* _Supplied text_:
━━━━━━━━

# Multiple Designation,Mentioned only Last held in ACS



## deepeshneo007 (Feb 6, 2014)

Hi Everyone,

I am desperately seeking guidance on a very odd sounding problem. I received my 189 Visa invitation on 12 May for Analyst Programmer Code.

My first job was for 3 years where i held 3 positions
1) Junior Research and Data Analyst (1st year)
2) Sr. Research and Data Analyst (2nd year)
3) Analytics Specialist (last year)

In my ACS assessment , I only mentioned my last designation Analytics Specialist and my entire 3 year of work ex has been credit to that. Moreover, the wording of that letter inadvertently indicate i held that same position for 3 years.

Now the problem I am facing is while submitting proof to the CO, it will be very clear from joining letter/salary slip/ tax form that i did not hold the same position the entire period.My reference letter which i was thinking of submitting to CO (same as that submitted to ACS) will indicate otherwise

What should i do know? 

The only help i can get from my company is to get the exact same reference letter with the wording "last held" position. Will that help?

Please help me guys ! ray:


----------



## Anitha33 (Jul 24, 2015)

Hello Deepesh,

I came across your post and am in the same position as well. Wherein for ACS has only my last designation was considered , but confused if I have to submit a split of actual designation in EOI. Could you clarify based on your experience ?

Thanks,
Anitha


----------



## rohitszone (Feb 5, 2015)

Hello, 

I don't think that's a problem if I understand your question correctly.

I'm joined a firm with designation as Software Engineer, But when I was giving it to DIBP I stated it as Senior Software Engineer, Because that is what I held while leaving the org, you're relieving would be stating the same.

━━━━━━━━

* _Dataset extract_:
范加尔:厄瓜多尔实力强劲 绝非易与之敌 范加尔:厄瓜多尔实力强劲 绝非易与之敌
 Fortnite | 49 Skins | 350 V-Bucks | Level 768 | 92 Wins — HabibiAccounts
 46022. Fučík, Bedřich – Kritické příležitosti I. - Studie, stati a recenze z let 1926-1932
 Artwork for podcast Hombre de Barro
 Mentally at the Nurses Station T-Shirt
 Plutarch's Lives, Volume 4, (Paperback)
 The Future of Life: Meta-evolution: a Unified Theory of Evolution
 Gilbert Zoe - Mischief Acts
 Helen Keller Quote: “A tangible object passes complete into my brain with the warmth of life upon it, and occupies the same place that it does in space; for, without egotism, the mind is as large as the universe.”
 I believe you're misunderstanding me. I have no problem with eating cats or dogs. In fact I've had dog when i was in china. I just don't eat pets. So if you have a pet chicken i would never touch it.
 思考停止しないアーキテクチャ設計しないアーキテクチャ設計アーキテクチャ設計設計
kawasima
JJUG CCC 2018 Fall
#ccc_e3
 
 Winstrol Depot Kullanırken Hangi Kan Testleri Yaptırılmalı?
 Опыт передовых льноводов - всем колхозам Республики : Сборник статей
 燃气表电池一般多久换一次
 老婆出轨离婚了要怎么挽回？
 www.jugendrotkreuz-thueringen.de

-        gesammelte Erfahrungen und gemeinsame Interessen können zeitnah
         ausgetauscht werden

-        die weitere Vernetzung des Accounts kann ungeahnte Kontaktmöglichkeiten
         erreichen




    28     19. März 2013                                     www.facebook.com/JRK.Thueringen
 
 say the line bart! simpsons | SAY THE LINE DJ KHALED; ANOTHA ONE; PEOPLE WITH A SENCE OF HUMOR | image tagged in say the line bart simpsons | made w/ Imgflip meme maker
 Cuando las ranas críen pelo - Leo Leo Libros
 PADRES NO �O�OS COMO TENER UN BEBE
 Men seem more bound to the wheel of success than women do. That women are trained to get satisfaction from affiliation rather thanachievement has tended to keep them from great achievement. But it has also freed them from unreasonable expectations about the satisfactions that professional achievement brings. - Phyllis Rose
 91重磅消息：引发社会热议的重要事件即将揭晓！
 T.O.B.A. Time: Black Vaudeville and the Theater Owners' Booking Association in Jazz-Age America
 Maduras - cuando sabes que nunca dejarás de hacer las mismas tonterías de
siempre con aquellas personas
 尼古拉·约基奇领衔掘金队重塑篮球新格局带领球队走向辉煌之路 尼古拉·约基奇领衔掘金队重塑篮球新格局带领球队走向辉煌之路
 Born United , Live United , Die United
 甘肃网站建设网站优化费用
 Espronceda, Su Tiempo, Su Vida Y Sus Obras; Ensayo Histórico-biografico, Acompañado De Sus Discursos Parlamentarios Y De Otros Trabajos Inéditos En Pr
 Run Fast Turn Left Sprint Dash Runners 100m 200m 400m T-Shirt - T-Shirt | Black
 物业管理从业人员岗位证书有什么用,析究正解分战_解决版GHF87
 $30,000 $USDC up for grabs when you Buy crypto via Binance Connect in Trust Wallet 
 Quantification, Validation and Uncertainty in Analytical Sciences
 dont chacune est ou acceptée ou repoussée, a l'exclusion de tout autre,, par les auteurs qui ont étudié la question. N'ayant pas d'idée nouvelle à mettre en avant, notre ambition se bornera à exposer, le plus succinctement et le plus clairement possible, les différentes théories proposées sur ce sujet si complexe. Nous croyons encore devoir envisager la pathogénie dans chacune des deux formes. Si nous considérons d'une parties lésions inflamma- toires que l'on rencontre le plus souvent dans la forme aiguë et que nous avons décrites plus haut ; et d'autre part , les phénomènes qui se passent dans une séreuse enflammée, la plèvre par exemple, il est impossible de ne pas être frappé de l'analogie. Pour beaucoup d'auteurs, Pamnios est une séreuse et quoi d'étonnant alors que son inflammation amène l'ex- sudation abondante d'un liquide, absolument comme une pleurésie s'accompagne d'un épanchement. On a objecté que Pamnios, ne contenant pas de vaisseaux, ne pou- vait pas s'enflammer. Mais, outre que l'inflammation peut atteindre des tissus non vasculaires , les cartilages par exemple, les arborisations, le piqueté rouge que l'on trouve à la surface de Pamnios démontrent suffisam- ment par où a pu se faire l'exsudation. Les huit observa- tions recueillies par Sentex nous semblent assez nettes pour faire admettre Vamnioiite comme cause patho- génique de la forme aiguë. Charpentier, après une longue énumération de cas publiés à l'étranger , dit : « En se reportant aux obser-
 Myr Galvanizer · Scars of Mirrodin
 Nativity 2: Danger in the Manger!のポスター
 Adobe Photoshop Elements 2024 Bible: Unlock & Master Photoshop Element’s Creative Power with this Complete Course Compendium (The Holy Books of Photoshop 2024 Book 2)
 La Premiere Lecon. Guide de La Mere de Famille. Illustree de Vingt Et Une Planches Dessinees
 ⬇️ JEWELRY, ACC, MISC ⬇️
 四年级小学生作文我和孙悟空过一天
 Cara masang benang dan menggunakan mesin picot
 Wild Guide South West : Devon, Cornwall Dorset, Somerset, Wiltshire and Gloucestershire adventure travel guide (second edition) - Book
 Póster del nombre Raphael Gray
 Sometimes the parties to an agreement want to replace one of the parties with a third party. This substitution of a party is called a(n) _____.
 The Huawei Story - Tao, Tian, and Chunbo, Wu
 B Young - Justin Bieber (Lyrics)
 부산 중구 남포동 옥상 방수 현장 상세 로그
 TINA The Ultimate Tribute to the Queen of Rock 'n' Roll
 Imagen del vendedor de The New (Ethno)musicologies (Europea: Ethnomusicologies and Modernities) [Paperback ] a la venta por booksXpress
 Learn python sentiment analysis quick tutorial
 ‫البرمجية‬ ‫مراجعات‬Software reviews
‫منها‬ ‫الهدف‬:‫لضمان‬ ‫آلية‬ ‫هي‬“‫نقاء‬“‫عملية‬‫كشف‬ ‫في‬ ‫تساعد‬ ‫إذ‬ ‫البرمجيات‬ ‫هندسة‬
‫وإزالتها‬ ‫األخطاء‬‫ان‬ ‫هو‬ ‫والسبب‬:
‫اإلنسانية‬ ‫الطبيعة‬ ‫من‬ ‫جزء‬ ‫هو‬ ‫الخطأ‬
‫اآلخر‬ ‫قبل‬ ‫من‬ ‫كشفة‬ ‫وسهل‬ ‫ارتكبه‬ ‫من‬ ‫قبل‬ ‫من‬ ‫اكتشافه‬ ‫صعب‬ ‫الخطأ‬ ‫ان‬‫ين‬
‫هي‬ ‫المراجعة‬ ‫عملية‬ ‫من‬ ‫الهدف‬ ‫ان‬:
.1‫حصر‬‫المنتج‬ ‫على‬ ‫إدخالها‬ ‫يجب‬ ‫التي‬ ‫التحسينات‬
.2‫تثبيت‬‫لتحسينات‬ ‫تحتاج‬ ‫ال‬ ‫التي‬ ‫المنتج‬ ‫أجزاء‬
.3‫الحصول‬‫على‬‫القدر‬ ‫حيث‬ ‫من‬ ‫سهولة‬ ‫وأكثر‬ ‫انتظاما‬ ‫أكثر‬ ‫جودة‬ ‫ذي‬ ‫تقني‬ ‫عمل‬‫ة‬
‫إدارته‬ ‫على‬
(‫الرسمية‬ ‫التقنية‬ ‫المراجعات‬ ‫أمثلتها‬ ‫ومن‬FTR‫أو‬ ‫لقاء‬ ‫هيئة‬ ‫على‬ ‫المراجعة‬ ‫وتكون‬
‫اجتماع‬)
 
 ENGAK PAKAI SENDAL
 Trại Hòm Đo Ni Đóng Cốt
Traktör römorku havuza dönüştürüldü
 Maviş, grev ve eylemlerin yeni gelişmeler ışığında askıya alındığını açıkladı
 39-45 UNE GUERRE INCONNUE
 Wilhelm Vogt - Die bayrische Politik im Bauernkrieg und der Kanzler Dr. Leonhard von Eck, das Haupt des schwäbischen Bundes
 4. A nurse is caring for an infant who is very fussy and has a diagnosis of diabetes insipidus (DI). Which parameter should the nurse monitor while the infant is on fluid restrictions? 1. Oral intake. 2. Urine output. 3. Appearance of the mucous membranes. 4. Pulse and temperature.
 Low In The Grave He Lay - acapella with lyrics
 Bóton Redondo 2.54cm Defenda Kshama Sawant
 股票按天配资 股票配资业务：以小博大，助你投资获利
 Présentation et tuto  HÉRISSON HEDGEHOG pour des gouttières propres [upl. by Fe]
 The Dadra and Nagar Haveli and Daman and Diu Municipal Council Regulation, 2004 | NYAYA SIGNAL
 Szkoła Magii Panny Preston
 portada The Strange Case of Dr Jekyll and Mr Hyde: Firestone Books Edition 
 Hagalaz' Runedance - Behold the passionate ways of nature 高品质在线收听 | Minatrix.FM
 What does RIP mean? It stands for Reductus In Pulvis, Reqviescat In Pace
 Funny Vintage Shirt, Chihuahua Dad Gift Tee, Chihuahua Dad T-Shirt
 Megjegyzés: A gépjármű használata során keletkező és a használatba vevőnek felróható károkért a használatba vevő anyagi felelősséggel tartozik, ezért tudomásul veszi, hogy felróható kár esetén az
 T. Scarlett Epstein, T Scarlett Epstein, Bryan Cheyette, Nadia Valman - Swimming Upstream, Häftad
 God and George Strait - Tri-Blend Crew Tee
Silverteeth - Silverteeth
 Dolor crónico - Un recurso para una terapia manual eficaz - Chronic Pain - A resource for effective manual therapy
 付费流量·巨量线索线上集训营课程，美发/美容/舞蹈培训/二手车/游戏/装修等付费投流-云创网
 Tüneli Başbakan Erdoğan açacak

━━━━━━━━

* _Required action 1_: In the forum thread, which single designation did the first poster list in the ACS assessment?
* _Required action 2_: Copy a passage from the forum thread word for word, beginning at the words that contain "I am desperately" and stopping after "should i do know?".

* _Task result 1_: Analytics Specialist

* _Task result 2_:
I am desperately seeking guidance on a very odd sounding problem. I received my 189 Visa invitation on 12 May for Analyst Programmer Code.

My first job was for 3 years where i held 3 positions
1) Junior Research and Data Analyst (1st year)
2) Sr. Research and Data Analyst (2nd year)
3) Analytics Specialist (last year)

In my ACS assessment , I only mentioned my last designation Analytics Specialist and my entire 3 year of work ex has been credit to that. Moreover, the wording of that letter inadvertently indicate i held that same position for 3 years.

Now the problem I am facing is while submitting proof to the CO, it will be very clear from joining letter/salary slip/ tax form that i did not hold the same position the entire period.My reference letter which i was thinking of submitting to CO (same as that submitted to ACS) will indicate otherwise

What should i do know?